PUBLISHED: 17:42 22 October 2010 | UPDATED: 17:43 22 October 2010

Candidates in Tower Hamlets mayoral election gather for adjudication of votes

Candidates in Tower Hamlets mayoral election gather for adjudication of votes

Carmen Valino

MAYORAL RIVALS were all united in their sense of disappointment that few people bothered to turn out in Tower Hamlets first mayoral election which cost the tax payer £180,000.

Conservative candidate Neil King, an Oxford-educated barrister, who was in third place with 5,348 votes congratulated Lutfur Rahman on his victory, though he made a pointed remark about the ‘stunning’ turnout of 25 per and he said his party would continue to act in opposition to the new mayor and the Labour group on the council.

He said: “This process has cost the hard-pressed taxpayers of Tower Hamlets £4.11 a vote of which 1,700 of them are spoiled.

“I hope the People’s Mayor bears in mind that in this borough of [George] Lansbury, [Keir] Hardie and [Clement] Attlee the Conservative party have made them themselves the largest opposition party now.

“I hope he respects the over 5000 people who trooped out from their estates, both new and shiny and old and dilapidated, to put faith in a party that will continue to deliver the opposition on the council.”

He stormed from the stage following his brief speech after the mayoral election result in the early hours of this morning and left York Hall quickly accompanied by a group of Tory supporters.

Green candidate train crew manager Alan Duffell told the Advertiser he had been encouraged by the result for his party which would think about fielding candidates in any forthcoming by-election.

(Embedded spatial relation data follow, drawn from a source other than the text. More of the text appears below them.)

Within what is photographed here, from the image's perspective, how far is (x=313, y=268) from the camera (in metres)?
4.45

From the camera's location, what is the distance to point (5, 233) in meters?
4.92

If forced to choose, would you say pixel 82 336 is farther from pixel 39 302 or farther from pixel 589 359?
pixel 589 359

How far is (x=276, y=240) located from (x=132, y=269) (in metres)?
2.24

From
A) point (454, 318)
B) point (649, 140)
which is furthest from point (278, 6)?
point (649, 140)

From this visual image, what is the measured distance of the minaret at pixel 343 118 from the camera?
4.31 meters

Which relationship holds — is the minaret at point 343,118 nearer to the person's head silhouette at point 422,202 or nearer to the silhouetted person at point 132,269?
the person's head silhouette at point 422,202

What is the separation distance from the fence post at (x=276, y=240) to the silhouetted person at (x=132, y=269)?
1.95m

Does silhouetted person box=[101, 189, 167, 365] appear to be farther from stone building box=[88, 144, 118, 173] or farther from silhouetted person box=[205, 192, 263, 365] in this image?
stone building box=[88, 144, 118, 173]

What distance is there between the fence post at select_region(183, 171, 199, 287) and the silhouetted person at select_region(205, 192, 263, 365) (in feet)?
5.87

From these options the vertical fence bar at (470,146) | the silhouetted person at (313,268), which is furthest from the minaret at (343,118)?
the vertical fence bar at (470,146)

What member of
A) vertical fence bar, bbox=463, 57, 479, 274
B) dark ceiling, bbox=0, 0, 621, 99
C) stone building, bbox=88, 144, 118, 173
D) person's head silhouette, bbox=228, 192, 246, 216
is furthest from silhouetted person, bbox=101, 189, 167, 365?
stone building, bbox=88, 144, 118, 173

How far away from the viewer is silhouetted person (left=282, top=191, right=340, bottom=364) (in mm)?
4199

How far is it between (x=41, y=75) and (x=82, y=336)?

“I’m really pleased with the share that we have got.” He took fifth place with 2,300 votes.

But he added: “The turnout in this election was appallingly low.

“What was demoralising was that we were going to homes and having to spend more time explaining what the process was.”

Liberal Democrat candidate and former Tower Hamlets councillor John Griffiths who polled 2,800 said: “This is one of the most important elections in Tower Hamlet’s history. I voted for the mayoral system to break the mould.

But with this low turnout I think apathy has won the day.”

Labour’s Helal Abbas who polled less than half the votes that his former colleague Lutfur Rahman won said he was disappointed with the result.

He had looked worried as he studied the votes as they were counted, eventually polling 11,254 to Lutfur Rahman’s 23,283 votes.

Councillor Abbas who finished his term as council leader yesterday commented: “This is a sad night for those of us who want to build a better future and a united Tower Hamlets.”

He added: “And as the party with the largest number of councillors at Tower Hamlets Town Hall, Labour accepts our responsibility to work hard to hold the new Mayor to account and to stand up for ALL the communities of Tower Hamlets, not just one.

”We will not let the people of Tower Hamlets down.”